Soda generally tastes better in glass bottles than they do in plastic bottles! Though the place to turn the empty ones in is far off from home and we cant get there easily!
Though I wish I knew a lot more about these things! I’ve not been very invested in these things. Even with the European youth protesting all around!
Bags aren’t banned in our locale currently. Generally I’m not a huge fan of banning because they usually create other problems elsewhere. Plastic bags originally were supposed to save trees used for paper, right? Rather than banning or charging to change individual behavior, I think a lot more should be done on the manufacturer level and public education. There’s a whole lot of confusion about what can actually be recycled and what can’t. And putting the burden on the individual in the form of punitive behavior modification rather than education isn’t a winning strategy IMHO. I also tend to agree with the germy thing with the alternatives. That’s another area for education.
Last time I was in Mexico, the soft drinks from the neighborhood stores were served in plastic bags with straws if you didn’t want to pay the bottle deposit. (Sadly, lots of dental problems with the kids raised on soda pop)
We were on vacation in Hawaii, and recycle bins were by all the trash cans, some of the places used biodegradable straws for drinks. No bags in the stores, but you could buy a paper bag pretty cheap if you didn’t have one.
I’ve only seen the plastic bags with straws for the “fruit waters” sold on the street out of big jugs. It is a better option I guess than styrofoam cups, which would be the other choice.
Here in California, most single-use plastic bags have been banned since late 2016, and in many urban and progressive localities they were banned for quite a bit longer than that. Just speaking from my own experience, I’m happy to have the ban in place. We have a big roadside litter problem in most of the state’s urban areas and their connector freeways - especially in the San Francisco Bay Area - and single-use plastic bags used to be a major component of that. The ban eliminated new sources for that component overnight. Now if only all the rest of the garbage could be as handily managed!
But anyway, no longer seeing plastic bags blowing across the freeway or fluttering in the breeze from the snag of a tree or fence, has significantly improved my mood while driving. I’m all for the ban. I offer my regrets over the overall-carbon-footprint issue, but I’ll admit I prefer seeing cleaner streets, creeks, and shorelines, than subtle fractional incremental effects on climate that I can’t discern from all the rest.
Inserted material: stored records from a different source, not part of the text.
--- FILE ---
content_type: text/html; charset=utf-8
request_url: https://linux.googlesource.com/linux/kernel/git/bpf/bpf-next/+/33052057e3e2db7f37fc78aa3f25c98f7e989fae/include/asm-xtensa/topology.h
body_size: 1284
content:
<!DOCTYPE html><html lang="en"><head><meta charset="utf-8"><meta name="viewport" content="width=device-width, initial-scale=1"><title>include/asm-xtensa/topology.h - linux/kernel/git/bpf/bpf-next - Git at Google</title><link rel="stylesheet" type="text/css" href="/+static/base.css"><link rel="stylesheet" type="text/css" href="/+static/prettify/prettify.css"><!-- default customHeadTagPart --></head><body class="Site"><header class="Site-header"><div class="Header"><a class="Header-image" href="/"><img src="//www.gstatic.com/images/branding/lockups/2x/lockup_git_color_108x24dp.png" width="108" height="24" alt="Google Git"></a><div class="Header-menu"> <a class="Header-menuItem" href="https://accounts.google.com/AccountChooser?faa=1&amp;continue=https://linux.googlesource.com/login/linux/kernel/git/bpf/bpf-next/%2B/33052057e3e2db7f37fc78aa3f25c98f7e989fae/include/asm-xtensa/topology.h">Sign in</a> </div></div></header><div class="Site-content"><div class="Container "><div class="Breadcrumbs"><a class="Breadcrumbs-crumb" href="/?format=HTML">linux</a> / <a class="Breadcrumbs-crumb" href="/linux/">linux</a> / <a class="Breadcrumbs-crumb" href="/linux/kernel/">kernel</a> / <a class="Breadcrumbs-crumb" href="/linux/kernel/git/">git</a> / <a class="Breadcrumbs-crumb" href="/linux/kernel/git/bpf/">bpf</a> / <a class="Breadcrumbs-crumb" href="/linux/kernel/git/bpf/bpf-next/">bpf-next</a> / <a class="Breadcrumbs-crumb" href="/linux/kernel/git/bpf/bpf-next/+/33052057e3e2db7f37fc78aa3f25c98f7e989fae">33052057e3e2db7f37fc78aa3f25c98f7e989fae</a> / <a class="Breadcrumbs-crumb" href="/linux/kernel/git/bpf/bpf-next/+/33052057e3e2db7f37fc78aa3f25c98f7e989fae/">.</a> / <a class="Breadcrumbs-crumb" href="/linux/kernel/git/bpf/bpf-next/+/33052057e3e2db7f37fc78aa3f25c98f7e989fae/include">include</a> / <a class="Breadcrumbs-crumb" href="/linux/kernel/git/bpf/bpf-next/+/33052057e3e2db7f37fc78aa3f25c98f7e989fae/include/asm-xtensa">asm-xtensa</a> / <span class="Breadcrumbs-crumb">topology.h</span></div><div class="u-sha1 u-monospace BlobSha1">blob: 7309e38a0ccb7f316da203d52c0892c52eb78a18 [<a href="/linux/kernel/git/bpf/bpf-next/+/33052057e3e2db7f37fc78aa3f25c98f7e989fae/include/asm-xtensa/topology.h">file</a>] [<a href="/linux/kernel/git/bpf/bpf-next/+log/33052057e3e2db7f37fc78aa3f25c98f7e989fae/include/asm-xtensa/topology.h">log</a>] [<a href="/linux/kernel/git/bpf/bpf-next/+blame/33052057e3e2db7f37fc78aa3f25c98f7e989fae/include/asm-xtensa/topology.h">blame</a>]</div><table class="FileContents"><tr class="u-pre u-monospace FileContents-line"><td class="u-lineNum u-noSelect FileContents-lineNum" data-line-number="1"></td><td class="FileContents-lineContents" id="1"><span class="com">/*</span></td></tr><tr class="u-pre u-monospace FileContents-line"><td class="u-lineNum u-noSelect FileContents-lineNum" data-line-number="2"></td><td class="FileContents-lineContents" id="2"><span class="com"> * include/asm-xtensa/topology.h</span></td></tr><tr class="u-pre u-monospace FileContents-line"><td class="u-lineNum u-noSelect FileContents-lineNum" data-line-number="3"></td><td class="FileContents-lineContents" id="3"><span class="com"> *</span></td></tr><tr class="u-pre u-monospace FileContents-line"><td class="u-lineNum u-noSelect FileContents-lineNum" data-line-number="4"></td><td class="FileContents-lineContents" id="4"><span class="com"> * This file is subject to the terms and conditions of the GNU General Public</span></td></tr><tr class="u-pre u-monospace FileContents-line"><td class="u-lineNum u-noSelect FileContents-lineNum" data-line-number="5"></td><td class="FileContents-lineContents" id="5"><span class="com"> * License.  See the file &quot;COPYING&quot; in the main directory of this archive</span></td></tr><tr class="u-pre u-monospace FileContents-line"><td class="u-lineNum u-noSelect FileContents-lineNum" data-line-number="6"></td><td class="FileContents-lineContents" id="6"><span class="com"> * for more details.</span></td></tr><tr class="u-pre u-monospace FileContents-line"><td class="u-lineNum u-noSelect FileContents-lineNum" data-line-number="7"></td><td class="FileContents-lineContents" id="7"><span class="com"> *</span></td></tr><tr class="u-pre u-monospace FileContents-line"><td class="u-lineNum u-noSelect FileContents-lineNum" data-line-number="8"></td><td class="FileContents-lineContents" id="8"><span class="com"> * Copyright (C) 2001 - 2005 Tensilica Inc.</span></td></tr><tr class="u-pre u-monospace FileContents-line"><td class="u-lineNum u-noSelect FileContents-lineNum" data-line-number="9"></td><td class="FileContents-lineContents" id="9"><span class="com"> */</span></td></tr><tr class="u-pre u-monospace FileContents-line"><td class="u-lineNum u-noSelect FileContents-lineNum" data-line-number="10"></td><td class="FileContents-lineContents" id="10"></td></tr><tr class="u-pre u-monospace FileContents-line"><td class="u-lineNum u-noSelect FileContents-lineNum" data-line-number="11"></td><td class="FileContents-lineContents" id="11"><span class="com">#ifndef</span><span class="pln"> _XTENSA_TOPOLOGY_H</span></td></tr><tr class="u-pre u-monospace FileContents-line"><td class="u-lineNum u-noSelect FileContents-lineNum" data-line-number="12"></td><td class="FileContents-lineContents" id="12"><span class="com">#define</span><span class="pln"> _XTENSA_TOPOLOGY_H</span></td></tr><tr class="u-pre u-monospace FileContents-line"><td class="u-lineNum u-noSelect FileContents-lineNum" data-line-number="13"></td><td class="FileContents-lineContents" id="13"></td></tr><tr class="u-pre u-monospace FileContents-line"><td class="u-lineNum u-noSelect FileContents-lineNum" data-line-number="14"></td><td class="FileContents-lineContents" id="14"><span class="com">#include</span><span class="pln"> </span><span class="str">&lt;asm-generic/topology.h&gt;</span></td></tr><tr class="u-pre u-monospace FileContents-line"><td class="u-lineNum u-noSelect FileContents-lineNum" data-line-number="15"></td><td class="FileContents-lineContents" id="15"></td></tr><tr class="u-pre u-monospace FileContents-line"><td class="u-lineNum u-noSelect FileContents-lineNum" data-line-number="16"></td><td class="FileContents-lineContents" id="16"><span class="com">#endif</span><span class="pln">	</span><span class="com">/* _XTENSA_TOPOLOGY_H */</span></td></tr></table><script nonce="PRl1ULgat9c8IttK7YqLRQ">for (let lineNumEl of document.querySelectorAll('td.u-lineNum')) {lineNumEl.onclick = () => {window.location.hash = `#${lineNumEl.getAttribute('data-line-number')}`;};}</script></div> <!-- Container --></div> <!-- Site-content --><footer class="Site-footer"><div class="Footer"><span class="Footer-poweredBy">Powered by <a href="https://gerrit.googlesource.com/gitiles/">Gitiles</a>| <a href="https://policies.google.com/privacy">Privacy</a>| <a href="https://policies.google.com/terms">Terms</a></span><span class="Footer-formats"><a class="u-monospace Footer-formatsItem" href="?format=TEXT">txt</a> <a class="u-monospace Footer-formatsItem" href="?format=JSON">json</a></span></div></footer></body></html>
I have made yogurt at home, some was good, some that I did not keep at the right temp or let run too long truly was disgusting, so in the end, I just buy at the store, since I am the only one who eats it.
King Solomon said it was important to be happy (Ecclesiastes 3:12). Nature has been proven to make people more happy and calm, and King Solomon agreed (Ecclesiastes 2:6).
Human life is also sacred (Genesis 9:6) and endangered by air pollution and climate change.